If you have been seeing lots of these recommendations floating around, and feel exhausted at the thought of all these weird things you’re going to have to work into your diet or combine into a big smoothie. You can breathe a sigh of relief. There are no magic bullets in nutrition.


Can kale contribute to a healthy diet?

Sure it can. But it can also contribute to an unhealthy diet, or contribute nothing at all. Context is everything here.

Healthy:

Improving a diet that is low in vegetables, micro nutrients and fiber by adding, for example, kale.

Neutral/pointless:

Adding kale to a diet already containing sufficient micro nutrients and fiber.

Unhealthy:

Putting pressure on yourself to get unnecessary amounts of kale into your diet (especially if you don’t like kale). And feeling concerned for your health when you can’t do it.

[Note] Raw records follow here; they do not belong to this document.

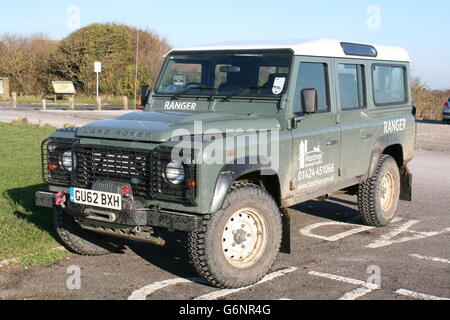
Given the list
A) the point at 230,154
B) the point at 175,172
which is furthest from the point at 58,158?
the point at 230,154

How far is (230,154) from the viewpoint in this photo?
4.95 meters

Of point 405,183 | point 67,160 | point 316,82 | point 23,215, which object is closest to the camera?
point 67,160

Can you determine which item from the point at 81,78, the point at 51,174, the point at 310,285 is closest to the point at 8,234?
the point at 51,174

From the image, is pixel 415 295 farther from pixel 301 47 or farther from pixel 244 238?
pixel 301 47

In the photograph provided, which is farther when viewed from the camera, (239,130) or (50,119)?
(50,119)

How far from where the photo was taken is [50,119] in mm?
24312

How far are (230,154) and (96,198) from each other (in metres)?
1.24

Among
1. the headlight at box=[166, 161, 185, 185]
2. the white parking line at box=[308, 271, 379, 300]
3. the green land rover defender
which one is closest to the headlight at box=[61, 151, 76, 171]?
the green land rover defender

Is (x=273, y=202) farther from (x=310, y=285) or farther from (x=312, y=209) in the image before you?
(x=312, y=209)

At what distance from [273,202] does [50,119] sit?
67.3 feet

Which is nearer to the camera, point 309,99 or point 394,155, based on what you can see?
point 309,99

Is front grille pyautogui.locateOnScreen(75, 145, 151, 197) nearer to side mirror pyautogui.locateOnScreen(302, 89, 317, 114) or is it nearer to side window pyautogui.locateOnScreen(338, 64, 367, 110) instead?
side mirror pyautogui.locateOnScreen(302, 89, 317, 114)

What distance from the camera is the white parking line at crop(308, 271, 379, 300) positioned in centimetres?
496

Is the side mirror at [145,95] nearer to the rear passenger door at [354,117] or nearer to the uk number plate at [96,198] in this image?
the uk number plate at [96,198]
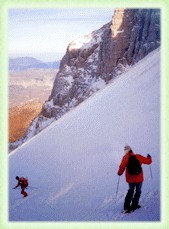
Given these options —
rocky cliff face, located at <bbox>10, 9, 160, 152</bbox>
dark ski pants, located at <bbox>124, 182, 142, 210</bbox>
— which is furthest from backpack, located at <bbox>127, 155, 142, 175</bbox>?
rocky cliff face, located at <bbox>10, 9, 160, 152</bbox>

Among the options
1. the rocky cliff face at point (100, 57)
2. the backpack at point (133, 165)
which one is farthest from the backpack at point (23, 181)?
the rocky cliff face at point (100, 57)

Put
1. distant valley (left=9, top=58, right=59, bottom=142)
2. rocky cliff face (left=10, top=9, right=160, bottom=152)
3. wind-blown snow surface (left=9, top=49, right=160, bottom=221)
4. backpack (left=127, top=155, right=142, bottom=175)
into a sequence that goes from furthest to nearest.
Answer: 1. rocky cliff face (left=10, top=9, right=160, bottom=152)
2. distant valley (left=9, top=58, right=59, bottom=142)
3. wind-blown snow surface (left=9, top=49, right=160, bottom=221)
4. backpack (left=127, top=155, right=142, bottom=175)

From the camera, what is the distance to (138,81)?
9.04 metres

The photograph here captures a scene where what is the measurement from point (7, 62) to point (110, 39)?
166 feet

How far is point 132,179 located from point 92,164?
1.43m

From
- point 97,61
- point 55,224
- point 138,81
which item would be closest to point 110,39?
point 97,61

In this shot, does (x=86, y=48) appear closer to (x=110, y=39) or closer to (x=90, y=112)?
(x=110, y=39)

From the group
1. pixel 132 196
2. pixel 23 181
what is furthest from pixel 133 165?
pixel 23 181

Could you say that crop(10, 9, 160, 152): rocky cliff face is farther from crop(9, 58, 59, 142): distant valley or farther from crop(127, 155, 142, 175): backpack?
crop(127, 155, 142, 175): backpack

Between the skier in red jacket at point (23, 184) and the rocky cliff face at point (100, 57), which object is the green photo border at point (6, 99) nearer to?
the skier in red jacket at point (23, 184)

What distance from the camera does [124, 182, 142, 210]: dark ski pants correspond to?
5477mm

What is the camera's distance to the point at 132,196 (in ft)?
18.2

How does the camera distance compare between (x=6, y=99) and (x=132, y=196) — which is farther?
(x=6, y=99)

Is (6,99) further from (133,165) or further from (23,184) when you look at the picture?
(133,165)
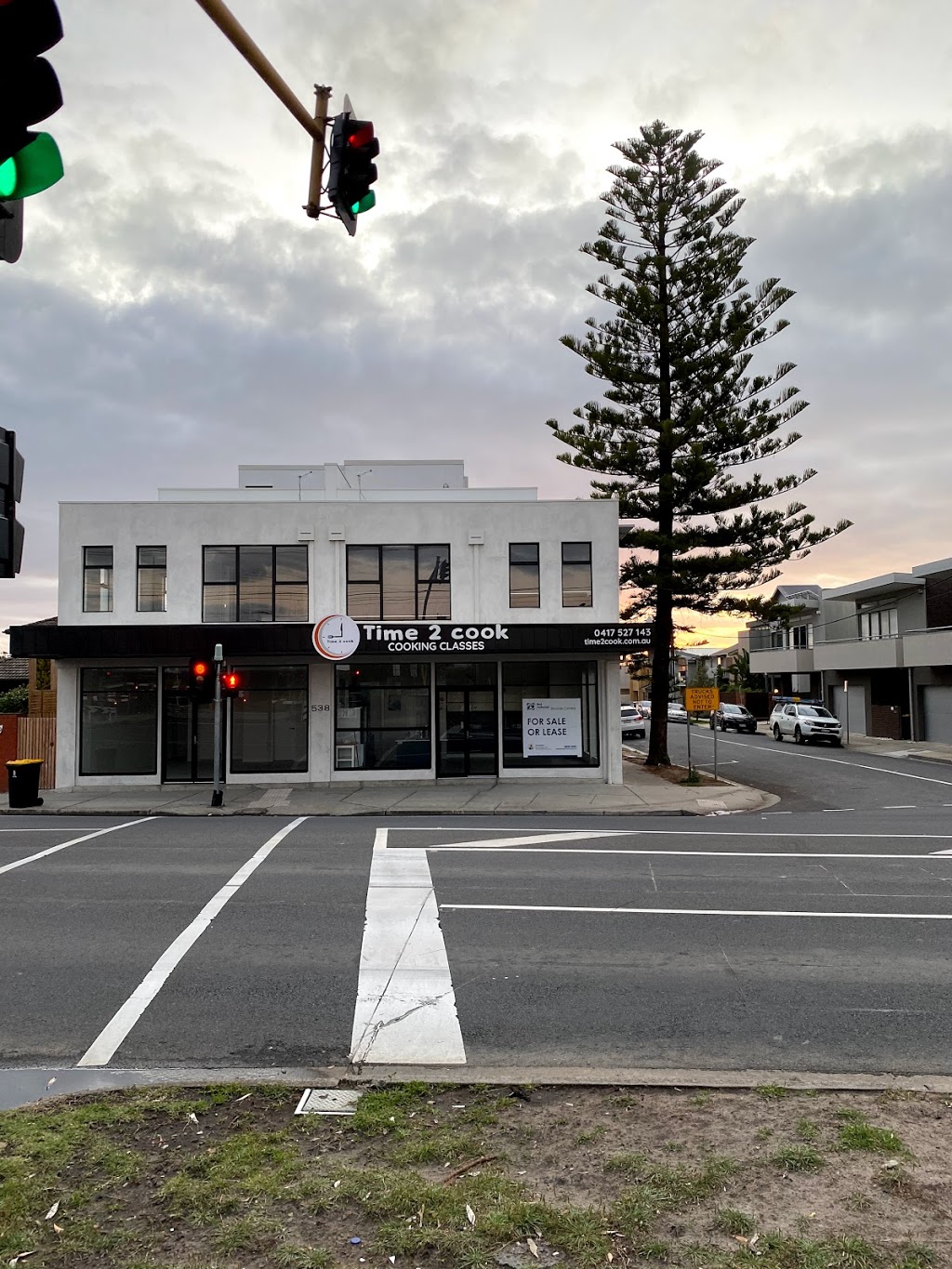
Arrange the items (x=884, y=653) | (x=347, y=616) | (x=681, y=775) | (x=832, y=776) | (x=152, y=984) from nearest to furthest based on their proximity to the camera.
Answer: (x=152, y=984) → (x=347, y=616) → (x=681, y=775) → (x=832, y=776) → (x=884, y=653)

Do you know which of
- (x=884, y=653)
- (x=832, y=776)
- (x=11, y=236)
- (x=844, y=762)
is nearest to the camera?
(x=11, y=236)

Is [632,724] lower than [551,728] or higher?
lower

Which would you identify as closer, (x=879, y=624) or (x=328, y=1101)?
(x=328, y=1101)

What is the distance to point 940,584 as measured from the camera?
3916cm

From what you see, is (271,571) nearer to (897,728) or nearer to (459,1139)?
(459,1139)

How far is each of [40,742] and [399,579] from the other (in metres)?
9.91

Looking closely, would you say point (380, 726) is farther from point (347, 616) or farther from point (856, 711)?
point (856, 711)

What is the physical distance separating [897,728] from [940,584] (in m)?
7.09

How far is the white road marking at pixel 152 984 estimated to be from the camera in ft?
19.9

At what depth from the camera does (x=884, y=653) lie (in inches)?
1572

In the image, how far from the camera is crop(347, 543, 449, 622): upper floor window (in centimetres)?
2288

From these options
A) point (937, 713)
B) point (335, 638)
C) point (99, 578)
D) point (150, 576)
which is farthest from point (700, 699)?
point (937, 713)

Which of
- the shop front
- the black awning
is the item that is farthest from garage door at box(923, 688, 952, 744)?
the black awning

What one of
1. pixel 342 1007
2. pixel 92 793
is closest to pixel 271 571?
pixel 92 793
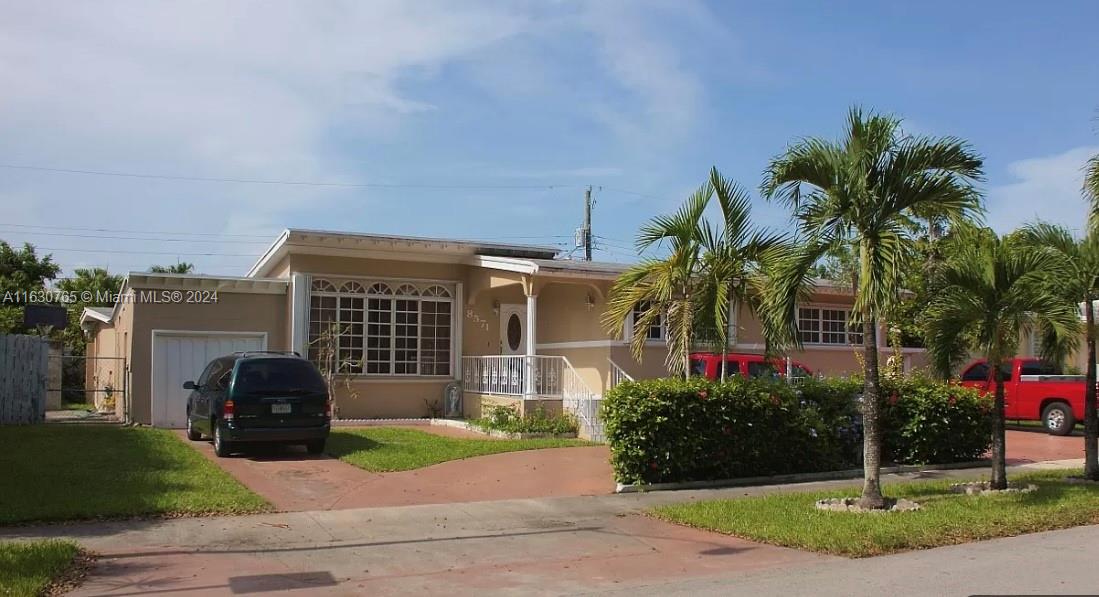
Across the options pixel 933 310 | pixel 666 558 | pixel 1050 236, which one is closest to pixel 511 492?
pixel 666 558

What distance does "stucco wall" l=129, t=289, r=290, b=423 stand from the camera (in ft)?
62.6

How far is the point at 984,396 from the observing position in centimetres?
1556

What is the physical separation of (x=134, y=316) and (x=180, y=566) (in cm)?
1221

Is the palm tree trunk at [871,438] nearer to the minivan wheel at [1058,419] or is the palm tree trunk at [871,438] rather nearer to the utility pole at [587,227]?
the minivan wheel at [1058,419]

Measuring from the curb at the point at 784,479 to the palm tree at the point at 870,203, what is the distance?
234 cm

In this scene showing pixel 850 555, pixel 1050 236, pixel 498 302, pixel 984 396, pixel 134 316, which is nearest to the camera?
pixel 850 555

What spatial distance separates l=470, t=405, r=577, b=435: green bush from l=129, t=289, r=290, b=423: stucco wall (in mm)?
5124

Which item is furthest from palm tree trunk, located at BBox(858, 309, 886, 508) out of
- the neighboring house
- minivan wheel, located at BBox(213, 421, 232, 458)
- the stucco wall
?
the stucco wall

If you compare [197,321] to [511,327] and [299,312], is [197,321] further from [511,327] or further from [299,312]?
[511,327]

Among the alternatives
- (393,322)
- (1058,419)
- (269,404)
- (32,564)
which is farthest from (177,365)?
(1058,419)

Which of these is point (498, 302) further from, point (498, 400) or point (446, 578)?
point (446, 578)

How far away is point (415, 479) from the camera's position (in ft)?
42.7

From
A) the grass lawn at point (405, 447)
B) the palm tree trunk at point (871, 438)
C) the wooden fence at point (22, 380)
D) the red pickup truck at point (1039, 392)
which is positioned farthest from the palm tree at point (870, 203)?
the wooden fence at point (22, 380)

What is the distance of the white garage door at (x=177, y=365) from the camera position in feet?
62.8
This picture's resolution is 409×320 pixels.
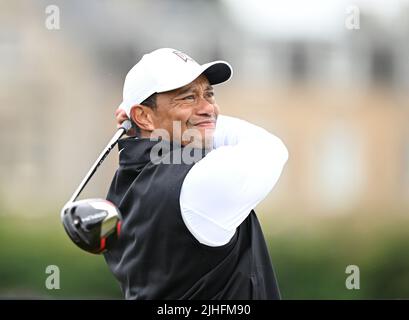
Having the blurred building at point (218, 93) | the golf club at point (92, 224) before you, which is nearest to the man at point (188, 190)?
the golf club at point (92, 224)

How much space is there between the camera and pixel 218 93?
559 centimetres

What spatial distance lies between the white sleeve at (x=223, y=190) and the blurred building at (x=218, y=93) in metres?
3.27

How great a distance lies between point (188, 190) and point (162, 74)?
10.5 inches

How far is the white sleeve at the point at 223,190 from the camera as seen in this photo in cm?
139

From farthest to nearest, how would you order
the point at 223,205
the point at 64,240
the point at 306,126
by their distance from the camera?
1. the point at 306,126
2. the point at 64,240
3. the point at 223,205

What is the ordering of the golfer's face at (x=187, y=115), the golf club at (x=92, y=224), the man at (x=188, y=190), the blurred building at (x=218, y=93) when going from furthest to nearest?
the blurred building at (x=218, y=93), the golfer's face at (x=187, y=115), the man at (x=188, y=190), the golf club at (x=92, y=224)

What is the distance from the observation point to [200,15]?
18.7 feet

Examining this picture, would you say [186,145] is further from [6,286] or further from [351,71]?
[351,71]

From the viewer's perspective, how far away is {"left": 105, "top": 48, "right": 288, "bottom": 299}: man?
4.61 feet

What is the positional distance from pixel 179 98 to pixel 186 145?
0.10 m

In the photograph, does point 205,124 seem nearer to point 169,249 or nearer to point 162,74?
point 162,74

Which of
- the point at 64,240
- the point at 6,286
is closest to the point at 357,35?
the point at 64,240

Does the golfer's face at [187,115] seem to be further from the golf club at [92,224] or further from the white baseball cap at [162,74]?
the golf club at [92,224]

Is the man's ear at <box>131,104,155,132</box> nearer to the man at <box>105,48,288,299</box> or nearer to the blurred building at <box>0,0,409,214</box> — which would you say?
the man at <box>105,48,288,299</box>
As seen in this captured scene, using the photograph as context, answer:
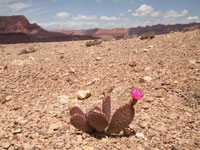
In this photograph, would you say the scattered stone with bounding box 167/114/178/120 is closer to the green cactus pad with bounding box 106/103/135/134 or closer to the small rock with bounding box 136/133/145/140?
the small rock with bounding box 136/133/145/140

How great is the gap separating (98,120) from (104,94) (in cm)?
150

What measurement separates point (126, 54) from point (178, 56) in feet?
5.56

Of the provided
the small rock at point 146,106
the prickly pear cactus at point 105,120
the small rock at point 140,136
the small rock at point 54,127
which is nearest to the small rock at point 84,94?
the small rock at point 54,127

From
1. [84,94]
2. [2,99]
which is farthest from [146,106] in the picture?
[2,99]

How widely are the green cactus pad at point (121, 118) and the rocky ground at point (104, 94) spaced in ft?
0.42

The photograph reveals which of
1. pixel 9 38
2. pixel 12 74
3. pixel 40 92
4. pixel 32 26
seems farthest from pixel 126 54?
pixel 32 26

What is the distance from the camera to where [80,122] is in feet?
7.71

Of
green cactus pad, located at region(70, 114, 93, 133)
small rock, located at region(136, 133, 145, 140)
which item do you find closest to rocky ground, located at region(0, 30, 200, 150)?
small rock, located at region(136, 133, 145, 140)

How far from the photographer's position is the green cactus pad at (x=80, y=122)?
2.33 m

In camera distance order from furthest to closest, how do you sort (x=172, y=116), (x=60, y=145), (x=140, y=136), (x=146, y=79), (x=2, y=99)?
(x=146, y=79)
(x=2, y=99)
(x=172, y=116)
(x=140, y=136)
(x=60, y=145)

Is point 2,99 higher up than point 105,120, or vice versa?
point 105,120

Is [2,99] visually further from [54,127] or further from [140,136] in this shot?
[140,136]

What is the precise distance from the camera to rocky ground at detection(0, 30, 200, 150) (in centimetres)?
228

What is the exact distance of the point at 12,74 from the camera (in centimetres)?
467
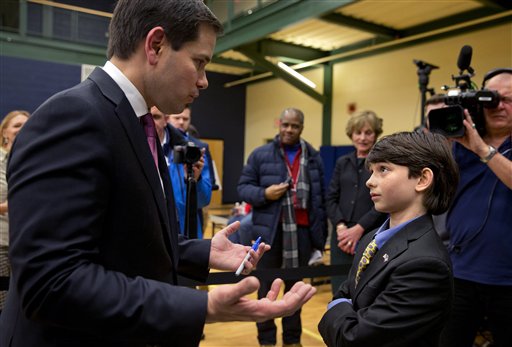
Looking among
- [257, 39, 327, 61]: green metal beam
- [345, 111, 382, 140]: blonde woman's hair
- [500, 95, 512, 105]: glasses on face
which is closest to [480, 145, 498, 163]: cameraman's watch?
[500, 95, 512, 105]: glasses on face

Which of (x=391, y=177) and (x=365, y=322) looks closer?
(x=365, y=322)

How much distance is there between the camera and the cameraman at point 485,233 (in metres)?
1.64

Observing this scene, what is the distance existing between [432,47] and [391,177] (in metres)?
7.34

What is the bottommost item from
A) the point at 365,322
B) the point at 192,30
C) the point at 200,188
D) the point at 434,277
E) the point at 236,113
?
the point at 365,322

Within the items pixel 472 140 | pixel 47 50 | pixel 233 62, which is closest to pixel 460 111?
pixel 472 140

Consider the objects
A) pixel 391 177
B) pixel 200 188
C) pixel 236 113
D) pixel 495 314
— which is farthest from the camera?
pixel 236 113

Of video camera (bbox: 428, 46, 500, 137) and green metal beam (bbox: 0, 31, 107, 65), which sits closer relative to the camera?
video camera (bbox: 428, 46, 500, 137)

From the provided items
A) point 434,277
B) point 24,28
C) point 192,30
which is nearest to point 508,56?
point 434,277

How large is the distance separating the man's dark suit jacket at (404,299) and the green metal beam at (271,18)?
5.06 m

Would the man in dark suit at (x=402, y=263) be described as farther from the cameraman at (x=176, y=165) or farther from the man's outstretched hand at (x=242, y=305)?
the cameraman at (x=176, y=165)

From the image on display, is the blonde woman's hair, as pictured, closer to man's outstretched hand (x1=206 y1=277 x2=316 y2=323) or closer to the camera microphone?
the camera microphone

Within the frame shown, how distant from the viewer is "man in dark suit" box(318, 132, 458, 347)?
1.20 metres

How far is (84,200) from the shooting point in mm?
703

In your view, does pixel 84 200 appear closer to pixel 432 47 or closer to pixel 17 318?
pixel 17 318
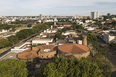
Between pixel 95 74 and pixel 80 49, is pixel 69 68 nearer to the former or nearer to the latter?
pixel 95 74

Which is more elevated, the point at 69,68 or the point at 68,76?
the point at 69,68

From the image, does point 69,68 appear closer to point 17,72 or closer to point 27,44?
point 17,72

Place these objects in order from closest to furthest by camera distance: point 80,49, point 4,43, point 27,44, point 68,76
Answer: point 68,76
point 80,49
point 4,43
point 27,44

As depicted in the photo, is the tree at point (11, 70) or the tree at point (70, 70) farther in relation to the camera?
the tree at point (11, 70)

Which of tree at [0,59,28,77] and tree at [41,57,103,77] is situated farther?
tree at [0,59,28,77]

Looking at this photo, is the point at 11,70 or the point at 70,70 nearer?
the point at 70,70

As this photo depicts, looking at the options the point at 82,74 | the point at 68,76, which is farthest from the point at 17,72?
the point at 82,74

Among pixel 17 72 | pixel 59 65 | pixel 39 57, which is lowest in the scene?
pixel 39 57

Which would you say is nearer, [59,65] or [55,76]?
[55,76]

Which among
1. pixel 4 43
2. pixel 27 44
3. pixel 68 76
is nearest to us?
pixel 68 76
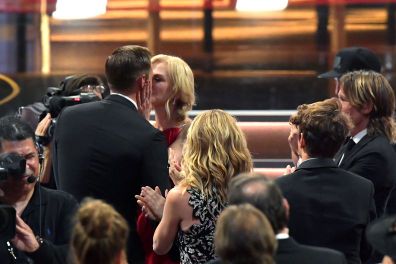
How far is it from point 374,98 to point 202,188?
1.15 m

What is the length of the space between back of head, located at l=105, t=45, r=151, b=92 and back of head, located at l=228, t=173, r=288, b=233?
150 centimetres

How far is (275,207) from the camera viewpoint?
3039 millimetres

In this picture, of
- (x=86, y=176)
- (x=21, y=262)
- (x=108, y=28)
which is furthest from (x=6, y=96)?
(x=21, y=262)

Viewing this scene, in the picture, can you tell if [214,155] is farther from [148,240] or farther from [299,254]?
[299,254]

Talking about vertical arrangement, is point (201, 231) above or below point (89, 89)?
below

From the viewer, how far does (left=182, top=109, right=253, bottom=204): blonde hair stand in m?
4.15

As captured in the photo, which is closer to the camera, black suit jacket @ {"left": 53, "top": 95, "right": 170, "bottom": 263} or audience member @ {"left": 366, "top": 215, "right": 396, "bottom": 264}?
audience member @ {"left": 366, "top": 215, "right": 396, "bottom": 264}

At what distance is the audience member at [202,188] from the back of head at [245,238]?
1.38 metres

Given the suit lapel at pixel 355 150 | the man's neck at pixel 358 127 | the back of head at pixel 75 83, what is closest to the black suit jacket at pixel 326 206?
the suit lapel at pixel 355 150

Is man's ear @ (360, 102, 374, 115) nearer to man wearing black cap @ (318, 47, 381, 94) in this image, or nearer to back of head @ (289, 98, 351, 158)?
back of head @ (289, 98, 351, 158)

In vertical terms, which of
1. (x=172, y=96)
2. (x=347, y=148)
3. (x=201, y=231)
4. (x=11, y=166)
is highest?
(x=172, y=96)

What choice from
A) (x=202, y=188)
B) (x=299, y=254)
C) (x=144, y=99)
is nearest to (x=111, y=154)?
(x=144, y=99)

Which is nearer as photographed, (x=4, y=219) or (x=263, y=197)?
(x=263, y=197)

Or... prioritizing kale at the expense of other foods which would provide nutrients not present in kale


The same goes for supplements.

More is not always better when it comes to amounts of nutrients. Overconsumption of some micro nutrients can lead to various issues including difficulty to absorb other micro nutrients.

The human body and its systems are infinitely complex.

You will notice that the higher a qualification someone has the more vague their advice will be.

This demonstrates their knowledge that we can rarely make absolute statements when it comes to humans, health, or nutrition. If you see people making such absolute statements, consider that a red flag.


So what advice would i give?


My personal method is to try to tick as many of the following boxes as I can as often as I can…


-A balanced diet of whole foods including colours

-enjoying my diet

-fueling my training and recovery


…and not worry about the times where I can’t do some / any of those things.

What boxes do you like to tick with your diet?